Set of tasks »
- a) Rewrite the St Peter's Church passage starting at "St Peter's Church was" and ending at "chancel was rebuilt.", replacing "porch tower" with "bell tower".
- b) According to the St Peter's Church text, what are the piers carrying the six-bay arcades made of?

Document passage »
=== Begin Enclosure ===
St Peter's Church is in St Peter's Road, Birkdale, Southport, Sefton, Merseyside, England, and is an active Anglican parish church in the diocese of Liverpool. Its building started in 1870, and additions were made in 1886–87 and in 1907. The church is in Gothic Revival style, and it is recorded in the National Heritage List for England as a designated Grade II listed building.

==History==

St Peter's Church was designed by T. D. Barry and Sons, and was built in 1870–71. In 1886–87 a porch tower was added, and in 1907 the transepts were added and the chancel was rebuilt.

==Architecture==
===Exterior===
The church is constructed in coursed sandstone rubble, and it has slate roofs in red and purple bands. The church's architectural style is Decorated, and it consists of a nave with a clerestory, north and south aisles, north and south transepts, a chancel with north and south vestries, and a tower in front of the south aisle. The tower is in three stages with angle buttresses and a northwest stair turret. In the bottom stage is an arched south doorway leading to a porch. The middle stage contains lancet windows, and in the top stage are two-light louvred bell openings. At the summit of the tower is a pierced parapet with corner gargoyles and crocketed pinnacles. The windows in the aisles have two lights, and those in the transepts have three. Along the clerestory are pointed quatrefoils. Both the west and east windows are large and contain elaborate tracery; the west window has four lights, and the east window has five.

===Interior===
Inside the church the six-bay arcades are carried on piers of polished granite, and have capitals carved with foliage. The reredos and altar are dated 1908 and are decorated with painted angels on a gold ground and are in traceried frames. There are also paintings of angels on the east wall, and carved choir furnishings with an integral organ case. The stained glass includes a First World War memorial at the west end containing a depiction of Saint George. In the south aisle is a window from the late 19th century by Reuben Bennett.

==Appraisal==

The church was designated as a Grade II listed building on 29 July 1999. Grade II is the lowest of the three grades of listing and is applied to buildings that are "nationally important and of special interest".

==Present day==

St Peter's is an active Anglican church in the deanery of North Meols, the archdeaconry of Warrington, and the diocese of Liverpool. The church arranges services on Sundays and during the week, and hosts various group activities in the parish centre.
=== End Enclosure ===
Entries drawn from a collection
=== Begin Enclosure ===
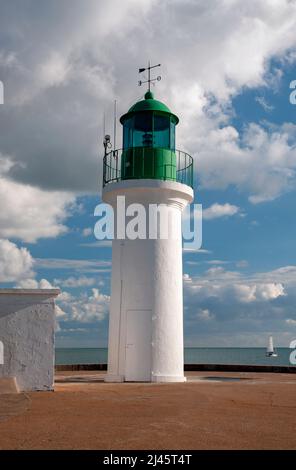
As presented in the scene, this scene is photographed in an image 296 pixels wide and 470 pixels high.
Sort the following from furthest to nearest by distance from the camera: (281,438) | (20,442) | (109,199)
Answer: (109,199), (281,438), (20,442)

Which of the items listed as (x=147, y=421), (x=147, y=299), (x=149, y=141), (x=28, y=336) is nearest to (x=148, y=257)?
(x=147, y=299)

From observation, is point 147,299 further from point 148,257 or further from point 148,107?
point 148,107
=== End Enclosure ===
Written responses »
- a)
St Peter's Church was designed by T. D. Barry and Sons, and was built in 1870–71. In 1886–87 a bell tower was added, and in 1907 the transepts were added and the chancel was rebuilt.

- b) Polished granite.